To achieve this we will start by raising awareness of the cyber threats faced by the nation, companies, and individuals. If we are to drive change there needs to be awareness and pressure.

Second we will serve as a de facto, independent “industry” standard-setting body with the goal of raising cybersecurity standards. In order to be a full member of the Cyber Secure Institute and display our badge companies must be able to document to us that their technology has been certified by an independent entity as fully secure against hostile and sophisticated attacks, or document that they are deploying certified technologies for their IT systems. Over time, when you see our badge you can have confidence that the system you are relying on is Cyber Secure ™.
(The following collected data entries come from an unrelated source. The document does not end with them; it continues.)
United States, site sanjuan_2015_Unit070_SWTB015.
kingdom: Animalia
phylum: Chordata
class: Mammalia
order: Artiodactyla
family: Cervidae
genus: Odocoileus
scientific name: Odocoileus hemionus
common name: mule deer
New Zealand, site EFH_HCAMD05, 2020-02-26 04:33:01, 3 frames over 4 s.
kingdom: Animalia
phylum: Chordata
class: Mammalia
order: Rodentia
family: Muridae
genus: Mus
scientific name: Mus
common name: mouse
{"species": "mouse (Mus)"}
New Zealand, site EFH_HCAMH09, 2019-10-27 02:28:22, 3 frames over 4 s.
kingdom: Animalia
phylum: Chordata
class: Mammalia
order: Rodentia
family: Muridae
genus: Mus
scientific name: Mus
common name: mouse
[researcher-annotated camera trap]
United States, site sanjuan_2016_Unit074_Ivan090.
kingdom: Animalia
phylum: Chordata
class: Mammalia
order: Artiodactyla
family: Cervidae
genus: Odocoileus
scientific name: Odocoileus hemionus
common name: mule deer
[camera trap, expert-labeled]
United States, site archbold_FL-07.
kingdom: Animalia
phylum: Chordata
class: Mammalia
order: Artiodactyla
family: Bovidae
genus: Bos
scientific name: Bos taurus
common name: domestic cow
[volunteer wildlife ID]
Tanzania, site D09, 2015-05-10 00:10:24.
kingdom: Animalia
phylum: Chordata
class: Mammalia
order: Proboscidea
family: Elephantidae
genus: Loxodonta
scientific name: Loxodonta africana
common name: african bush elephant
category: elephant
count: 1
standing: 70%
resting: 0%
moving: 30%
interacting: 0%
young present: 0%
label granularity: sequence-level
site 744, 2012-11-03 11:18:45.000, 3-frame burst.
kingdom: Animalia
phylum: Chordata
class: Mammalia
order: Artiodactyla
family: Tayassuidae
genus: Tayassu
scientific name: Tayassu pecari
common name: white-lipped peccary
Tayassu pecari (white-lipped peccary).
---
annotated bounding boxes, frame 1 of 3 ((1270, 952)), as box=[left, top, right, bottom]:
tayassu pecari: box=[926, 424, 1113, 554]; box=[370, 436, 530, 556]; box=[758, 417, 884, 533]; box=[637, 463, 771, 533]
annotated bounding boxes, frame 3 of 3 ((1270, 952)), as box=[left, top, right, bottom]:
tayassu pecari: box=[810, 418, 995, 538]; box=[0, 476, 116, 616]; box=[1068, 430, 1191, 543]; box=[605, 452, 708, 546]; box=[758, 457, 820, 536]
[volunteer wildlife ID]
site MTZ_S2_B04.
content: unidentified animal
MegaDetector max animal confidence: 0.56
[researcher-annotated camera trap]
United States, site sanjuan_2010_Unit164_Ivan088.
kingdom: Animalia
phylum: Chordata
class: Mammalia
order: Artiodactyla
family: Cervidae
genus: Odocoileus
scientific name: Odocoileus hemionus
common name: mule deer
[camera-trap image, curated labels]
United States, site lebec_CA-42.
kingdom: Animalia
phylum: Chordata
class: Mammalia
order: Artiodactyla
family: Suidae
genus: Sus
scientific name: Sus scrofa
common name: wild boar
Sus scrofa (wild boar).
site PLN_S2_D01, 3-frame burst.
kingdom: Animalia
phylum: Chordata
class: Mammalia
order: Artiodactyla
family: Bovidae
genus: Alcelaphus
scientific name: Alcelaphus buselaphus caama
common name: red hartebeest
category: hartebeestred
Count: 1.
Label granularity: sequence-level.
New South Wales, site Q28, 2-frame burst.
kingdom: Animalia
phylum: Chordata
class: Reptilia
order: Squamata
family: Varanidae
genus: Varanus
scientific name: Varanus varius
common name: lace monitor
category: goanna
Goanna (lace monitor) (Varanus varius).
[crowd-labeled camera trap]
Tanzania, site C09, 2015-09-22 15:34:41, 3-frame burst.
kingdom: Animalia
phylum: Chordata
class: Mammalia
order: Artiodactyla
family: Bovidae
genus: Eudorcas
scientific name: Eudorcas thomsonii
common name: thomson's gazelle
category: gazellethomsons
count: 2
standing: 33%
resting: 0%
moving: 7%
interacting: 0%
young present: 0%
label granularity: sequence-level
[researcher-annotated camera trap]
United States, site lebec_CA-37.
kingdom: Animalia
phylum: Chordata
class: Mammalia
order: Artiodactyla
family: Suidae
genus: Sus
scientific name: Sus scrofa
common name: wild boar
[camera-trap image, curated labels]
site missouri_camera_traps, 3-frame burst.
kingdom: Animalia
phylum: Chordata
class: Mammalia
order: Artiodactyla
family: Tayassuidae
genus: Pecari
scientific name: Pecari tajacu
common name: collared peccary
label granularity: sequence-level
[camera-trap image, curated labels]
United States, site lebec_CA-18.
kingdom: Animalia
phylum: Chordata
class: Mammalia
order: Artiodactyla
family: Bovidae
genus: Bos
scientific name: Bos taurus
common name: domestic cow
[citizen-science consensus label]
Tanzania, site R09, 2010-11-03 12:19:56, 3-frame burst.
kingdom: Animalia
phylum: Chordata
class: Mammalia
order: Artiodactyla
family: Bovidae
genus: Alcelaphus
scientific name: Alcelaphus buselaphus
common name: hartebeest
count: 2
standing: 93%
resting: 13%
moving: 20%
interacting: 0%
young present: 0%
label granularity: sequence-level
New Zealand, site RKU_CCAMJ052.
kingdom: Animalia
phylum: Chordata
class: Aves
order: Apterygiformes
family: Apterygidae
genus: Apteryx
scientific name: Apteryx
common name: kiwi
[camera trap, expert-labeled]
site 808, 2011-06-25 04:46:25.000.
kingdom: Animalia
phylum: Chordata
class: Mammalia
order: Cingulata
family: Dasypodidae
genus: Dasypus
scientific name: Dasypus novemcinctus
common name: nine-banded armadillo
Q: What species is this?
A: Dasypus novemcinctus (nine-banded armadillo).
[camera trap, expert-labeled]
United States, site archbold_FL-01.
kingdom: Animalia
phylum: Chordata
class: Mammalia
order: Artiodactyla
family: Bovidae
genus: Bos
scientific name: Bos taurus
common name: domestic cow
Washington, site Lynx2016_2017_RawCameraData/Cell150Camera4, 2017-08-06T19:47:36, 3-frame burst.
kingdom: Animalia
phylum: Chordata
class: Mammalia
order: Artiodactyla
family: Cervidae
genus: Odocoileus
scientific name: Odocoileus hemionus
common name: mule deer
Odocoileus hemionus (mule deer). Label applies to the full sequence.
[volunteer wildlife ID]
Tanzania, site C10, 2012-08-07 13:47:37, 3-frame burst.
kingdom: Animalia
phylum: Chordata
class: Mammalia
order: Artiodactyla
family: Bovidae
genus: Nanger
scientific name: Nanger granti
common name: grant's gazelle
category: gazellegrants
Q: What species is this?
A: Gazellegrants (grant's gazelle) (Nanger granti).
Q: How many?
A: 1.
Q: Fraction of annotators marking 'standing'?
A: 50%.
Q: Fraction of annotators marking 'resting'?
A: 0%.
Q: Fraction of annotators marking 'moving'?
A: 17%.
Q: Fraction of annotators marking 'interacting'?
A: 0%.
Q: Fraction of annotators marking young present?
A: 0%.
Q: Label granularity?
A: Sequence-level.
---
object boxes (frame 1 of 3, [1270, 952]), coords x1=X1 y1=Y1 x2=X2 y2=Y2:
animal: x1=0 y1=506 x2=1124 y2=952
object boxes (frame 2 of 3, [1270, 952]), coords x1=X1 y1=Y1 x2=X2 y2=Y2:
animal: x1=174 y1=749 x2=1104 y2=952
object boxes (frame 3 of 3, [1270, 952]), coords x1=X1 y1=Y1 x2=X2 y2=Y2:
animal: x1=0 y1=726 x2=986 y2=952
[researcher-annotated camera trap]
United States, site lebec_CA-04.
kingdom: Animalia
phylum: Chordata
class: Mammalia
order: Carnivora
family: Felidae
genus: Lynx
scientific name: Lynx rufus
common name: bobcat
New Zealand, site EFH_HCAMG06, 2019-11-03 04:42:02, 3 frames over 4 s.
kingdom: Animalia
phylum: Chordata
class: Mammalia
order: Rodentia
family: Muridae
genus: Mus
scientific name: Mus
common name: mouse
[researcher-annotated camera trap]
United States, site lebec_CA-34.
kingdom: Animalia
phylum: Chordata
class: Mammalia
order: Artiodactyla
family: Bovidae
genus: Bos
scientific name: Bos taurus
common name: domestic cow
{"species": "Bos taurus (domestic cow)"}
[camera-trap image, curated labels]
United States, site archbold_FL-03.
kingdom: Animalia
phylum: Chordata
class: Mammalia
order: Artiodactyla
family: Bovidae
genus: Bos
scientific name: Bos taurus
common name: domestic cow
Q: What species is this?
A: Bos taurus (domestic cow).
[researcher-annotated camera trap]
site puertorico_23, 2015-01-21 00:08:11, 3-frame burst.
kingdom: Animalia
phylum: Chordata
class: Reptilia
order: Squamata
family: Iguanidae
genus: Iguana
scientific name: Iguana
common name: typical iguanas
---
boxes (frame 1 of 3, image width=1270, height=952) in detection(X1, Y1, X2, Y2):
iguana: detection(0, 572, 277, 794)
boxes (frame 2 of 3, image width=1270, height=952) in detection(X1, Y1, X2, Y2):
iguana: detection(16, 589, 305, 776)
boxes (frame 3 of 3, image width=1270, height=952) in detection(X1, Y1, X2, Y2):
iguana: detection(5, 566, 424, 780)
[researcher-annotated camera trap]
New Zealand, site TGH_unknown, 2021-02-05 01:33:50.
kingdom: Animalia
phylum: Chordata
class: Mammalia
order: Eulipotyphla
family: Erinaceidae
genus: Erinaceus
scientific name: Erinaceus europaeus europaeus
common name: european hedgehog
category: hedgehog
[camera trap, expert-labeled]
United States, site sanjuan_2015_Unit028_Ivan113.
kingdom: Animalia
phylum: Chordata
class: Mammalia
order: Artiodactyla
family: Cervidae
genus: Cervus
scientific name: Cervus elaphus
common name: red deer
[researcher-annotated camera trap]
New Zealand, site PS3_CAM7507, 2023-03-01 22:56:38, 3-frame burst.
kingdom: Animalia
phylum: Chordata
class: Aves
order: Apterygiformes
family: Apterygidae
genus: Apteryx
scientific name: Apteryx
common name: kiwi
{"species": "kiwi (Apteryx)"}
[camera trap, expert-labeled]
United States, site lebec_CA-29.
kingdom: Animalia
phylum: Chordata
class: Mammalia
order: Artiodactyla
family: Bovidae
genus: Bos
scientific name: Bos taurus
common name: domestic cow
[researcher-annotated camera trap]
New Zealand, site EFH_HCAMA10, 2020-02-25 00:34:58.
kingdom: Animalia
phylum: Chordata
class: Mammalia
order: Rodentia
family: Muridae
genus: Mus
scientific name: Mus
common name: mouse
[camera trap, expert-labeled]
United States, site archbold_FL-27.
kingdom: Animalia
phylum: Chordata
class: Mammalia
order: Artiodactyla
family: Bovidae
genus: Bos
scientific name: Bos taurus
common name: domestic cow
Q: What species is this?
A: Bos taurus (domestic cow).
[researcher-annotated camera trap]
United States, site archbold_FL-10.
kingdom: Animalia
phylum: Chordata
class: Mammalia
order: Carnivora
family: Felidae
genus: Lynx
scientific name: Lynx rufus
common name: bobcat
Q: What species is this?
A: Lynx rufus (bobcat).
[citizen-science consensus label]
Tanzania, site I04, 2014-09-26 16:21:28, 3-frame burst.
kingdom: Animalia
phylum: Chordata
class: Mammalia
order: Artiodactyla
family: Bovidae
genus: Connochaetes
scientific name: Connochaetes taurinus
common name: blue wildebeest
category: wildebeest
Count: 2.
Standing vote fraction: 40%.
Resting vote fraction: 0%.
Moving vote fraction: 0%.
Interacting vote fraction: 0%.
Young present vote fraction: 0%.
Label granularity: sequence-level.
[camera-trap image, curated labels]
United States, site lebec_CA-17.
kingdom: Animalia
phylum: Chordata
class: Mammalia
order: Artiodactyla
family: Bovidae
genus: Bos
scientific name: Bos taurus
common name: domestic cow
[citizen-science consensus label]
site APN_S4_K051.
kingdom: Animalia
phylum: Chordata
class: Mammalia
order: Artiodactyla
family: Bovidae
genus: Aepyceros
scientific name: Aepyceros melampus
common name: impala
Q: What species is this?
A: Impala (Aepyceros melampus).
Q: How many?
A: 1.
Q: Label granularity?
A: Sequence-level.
Finally, we will advocate for the deployment of best available cybersecurity technologies to protect governments, critical infrastructure and individual citizens. The systems that we are dependent upon need to use only Cyber Secure ™ technologies.

To drive technological change we will advocate for a host of different mechanisms to compel critical systems to use best available, Cyber Secure ™ technologies. In some cases we will base our efforts on existing standards. For example, section 404 of Sarbannes Oxley requires publicly traded companies to have internal control measures, including over their data and IT systems. Similarly, the 1999 Gramm-Leach-Bliley Act requires financial institutions to institute safeguards to protect customer information, including in digital or cyber formats. Where these standards exist we will use them as drivers for Cyber Secure technologies. In addition, we will also advocate for new mechanisms–disclosure regimes, insurance schemes, market-based measures, and, where appropriate, regulatory requirements—to achieve these goals.

Through these efforts we will make Cyber Secure ™ the benchmark for both industry and government IT systems.

Critics will say that the goal of real cyber security as we define it is unattainable. They will argue that “There will always be hackers out there finding ways to break our safeguards.” There is an element of truth in their perspective. If cyber security continues to be viewed as an after thought—the fence you put up after things start to go missing—then there will always be hackers looking to find ways over, under, through or around that fence. Patch one hole in your fence, they will cut a new one. Build a taller fence they will buy a longer ladder.

In fact, the only way to fix this problem is through the sort of a paradigm shift we advocate. All the better cyber fences aren’t going to eliminate the threats we face. The next generation of technology needs to be inherently secure, not as an after thought, but as a core element. If we can put a man on the Moon, harness the power of the atom and build a global information web, we can build inherently secure digital systems.